> Zum Ausprobieren
Beantworte bitte anhand des Textes über die Zeit die folgenden Fragen:
(a) Um wie viel läuft eine Uhr auf dem Mont Blanc in 50 Jahren schneller als in Chamonix?
(b) Wer führte den 24. Teil eines Tages als gleichbleibend lange Stunde ein?
(c) Seit welchem Jahr ist die Sekunde als SI-Einheit definiert?

:: Seitentext

Zeit ist ein gerichteter Prozess und ist der unumkehrbare Ablauf von Vergangenheit, Gegenwart und Zukunft. Sie ist eine abstrakte Beschreibung des Verlaufsaspekts von rhythmischen und periodischen Prozessen in Natur und Gesellschaft46. Die Relativitätstheorie besagt, dass es nicht eine in allen physikalischen Systemen gleiche Zeit gibt, sondern dass in relativ zueinander bewegten Systemen jeweils eine andere Systemzeit gilt. Auch die Gravitation spielt eine Rolle: in der Nachbarschaft großer Körper läuft ein Uhr langsamer als beispielsweise im masseleeren Weltraum, und auf dem 4807 m hohen Mont Blanc läuft eine Uhr in 50 Jahren um 0,7 Sekunden schneller als im tiefer gelegenen Chamonix (1037 m ü. M.). Das sind etwa 10-16 s je Meter Höhendifferenz. Am Rand eines Schwarzen Loches würde die Zeit sogar stillstehen.
Bereits frühe Kulturen hatten aus dem Tages- und Jahresablauf oder aus den Mondphasen abgeleitete Zeitmaße. Im alten Ägypten war ein solches Maß der zwölfte Teil des lichten Tages, damit also jahreszeitlich bedingt auch unterschiedlich lang, und war bis ins frühe Mittelalter in Europa die Norm47. Hellenistische Astronomen führten den 24. Teil eines Tages als gleichbleibend lange Stunde ein. Von Ptolemäus stammt die Unterteilung in ein Sechzigersystem (Minute), und schließlich wurde die Sekunde als zweiter verminderter Teil der Minute (pars minuta secunda) eingeführt, denn bei der Nutzung von periodischen Pendelschwingungen zur Zeitmessung wäre die Minute eine viel zu grobe Einheit. Die Zeiteinheit Sekunde war damit über Minute und Tag aus astronomischen Abläufen abgeleitet. Seit 1967 ist sie als SI-Einheit definiert als das 9192631770-fache der Periodendauer einer Infrarotstrahlung des Cäsiumisotops 133Cs und ist mit der Genauigkeit von 10-12 erstmalig auf eine Naturkonstante zurückgeführt. Die Rotationsgeschwindigkeit unseres Wohnglobus Erde ist nämlich nicht ganz konstant, eine Umdrehung kann täglich bis zu 0,01 s schwanken und dauert allmählich länger48. So wurde 1971 festgelegt, dass bei einer Differenz von größer als 0,7 s zwischen Erdstellung und Atomzeit eine Schaltsekunde eingefügt wird, wie erst kürzlich geschehen.

::::
:: Datenübersicht

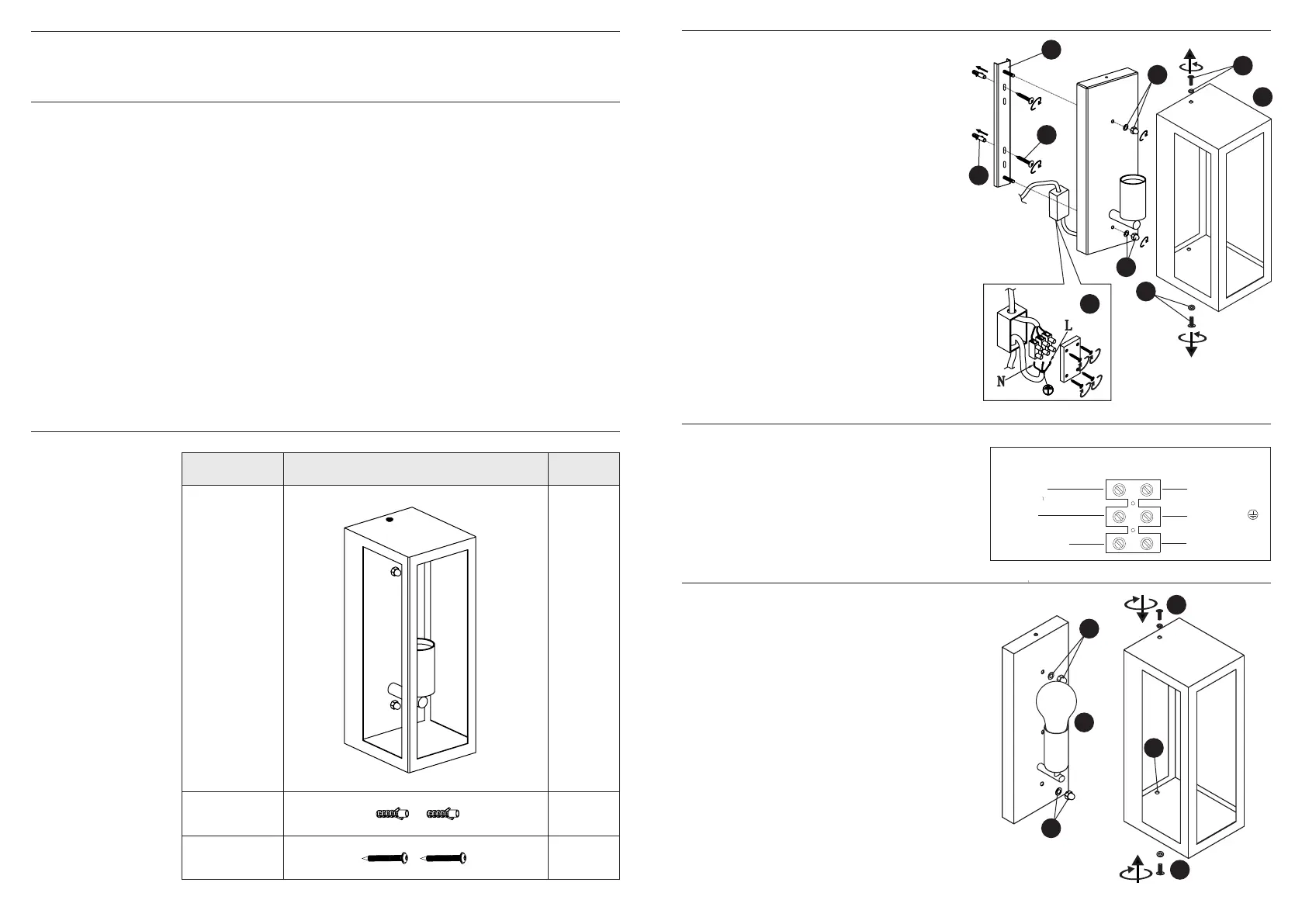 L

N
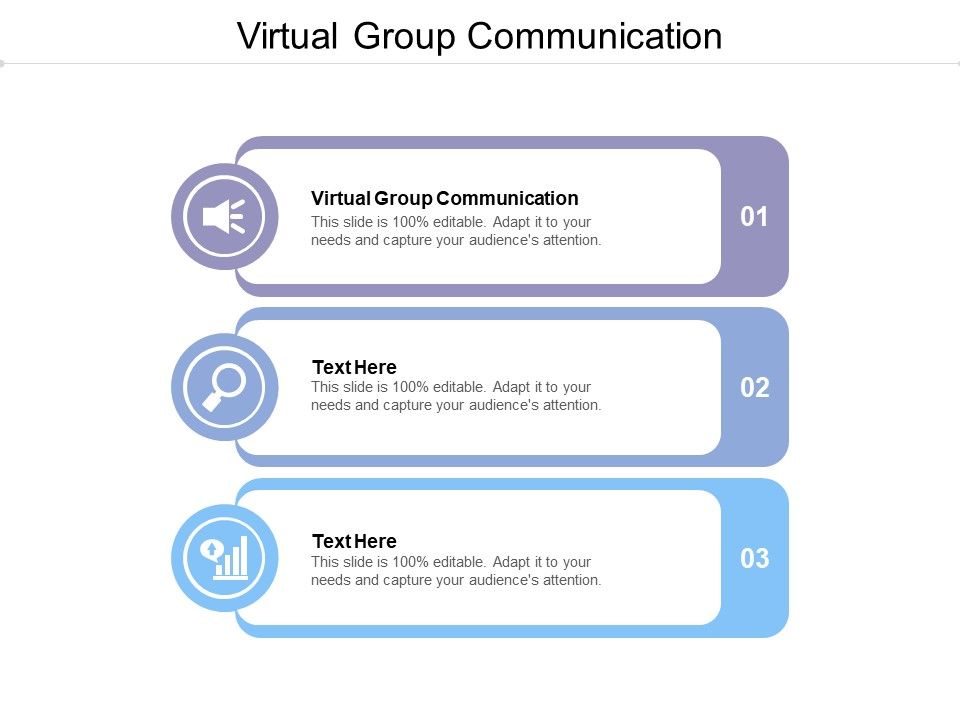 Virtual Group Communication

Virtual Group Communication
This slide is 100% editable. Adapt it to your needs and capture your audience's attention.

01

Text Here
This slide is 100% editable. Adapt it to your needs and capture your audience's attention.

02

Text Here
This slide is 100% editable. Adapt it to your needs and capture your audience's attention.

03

::::
:: Datenübersicht

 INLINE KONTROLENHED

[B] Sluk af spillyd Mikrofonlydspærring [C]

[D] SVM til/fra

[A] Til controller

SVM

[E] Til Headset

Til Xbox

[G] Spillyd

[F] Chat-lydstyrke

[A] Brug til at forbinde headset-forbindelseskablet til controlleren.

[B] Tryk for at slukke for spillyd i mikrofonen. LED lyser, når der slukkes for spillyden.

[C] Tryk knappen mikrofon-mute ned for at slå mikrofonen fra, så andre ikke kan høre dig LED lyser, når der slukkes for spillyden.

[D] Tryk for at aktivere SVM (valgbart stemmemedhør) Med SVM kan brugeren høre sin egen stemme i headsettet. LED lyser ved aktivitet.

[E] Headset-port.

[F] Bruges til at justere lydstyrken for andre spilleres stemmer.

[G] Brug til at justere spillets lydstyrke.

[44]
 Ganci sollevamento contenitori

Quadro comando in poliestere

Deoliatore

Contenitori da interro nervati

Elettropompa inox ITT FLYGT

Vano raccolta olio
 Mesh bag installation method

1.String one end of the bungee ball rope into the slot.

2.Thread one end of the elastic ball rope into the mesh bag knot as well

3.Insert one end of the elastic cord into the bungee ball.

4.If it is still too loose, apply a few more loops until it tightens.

::::
:: Datenübersicht

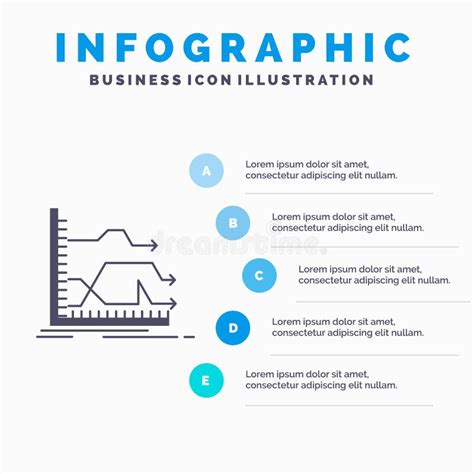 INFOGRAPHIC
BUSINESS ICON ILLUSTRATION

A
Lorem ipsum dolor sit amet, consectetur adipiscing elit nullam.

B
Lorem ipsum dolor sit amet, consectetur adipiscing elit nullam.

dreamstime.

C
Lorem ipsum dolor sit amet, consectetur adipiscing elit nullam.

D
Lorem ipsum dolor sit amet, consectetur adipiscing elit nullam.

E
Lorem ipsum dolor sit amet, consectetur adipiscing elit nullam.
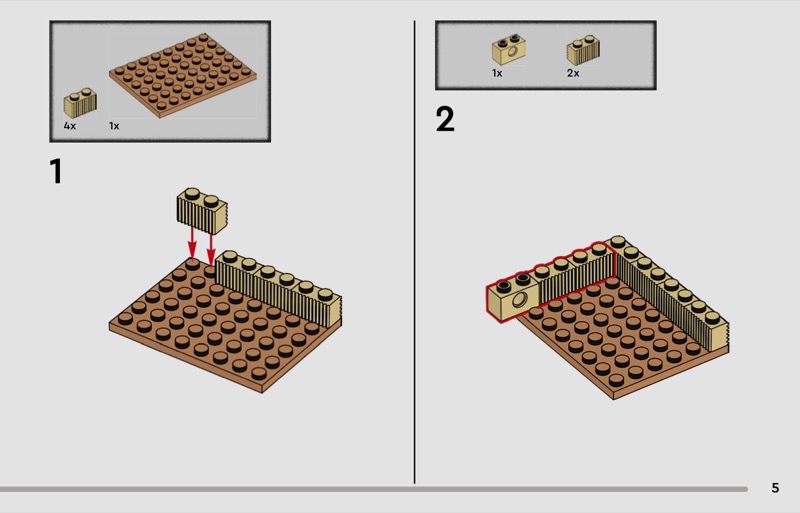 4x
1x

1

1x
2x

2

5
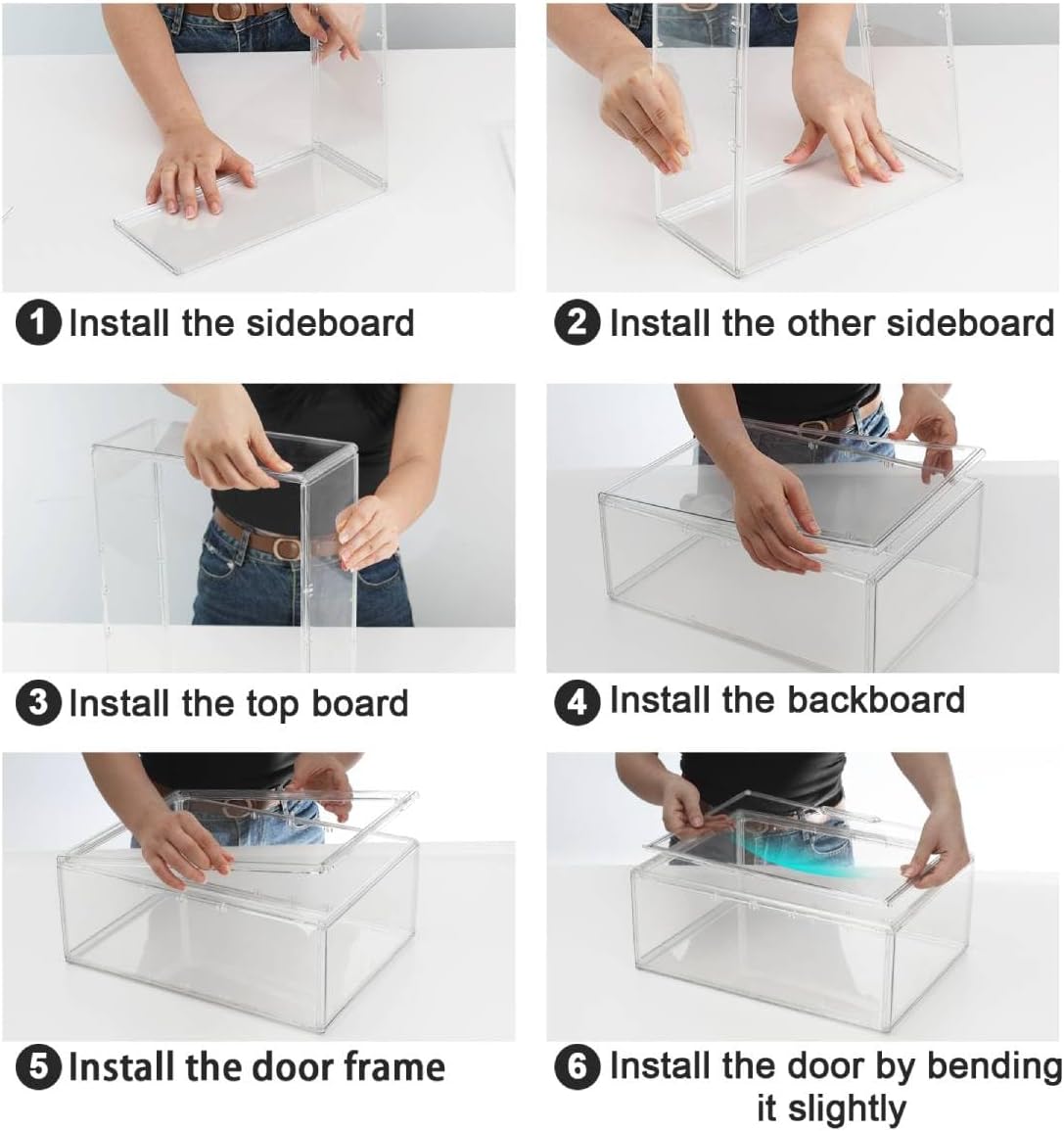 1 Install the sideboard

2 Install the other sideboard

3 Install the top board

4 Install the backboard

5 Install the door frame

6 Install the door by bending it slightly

::::

> Antwort zur Aufgabe
(a) Um 0,7 Sekunden.
(b) Hellenistische Astronomen.
(c) Seit 1967.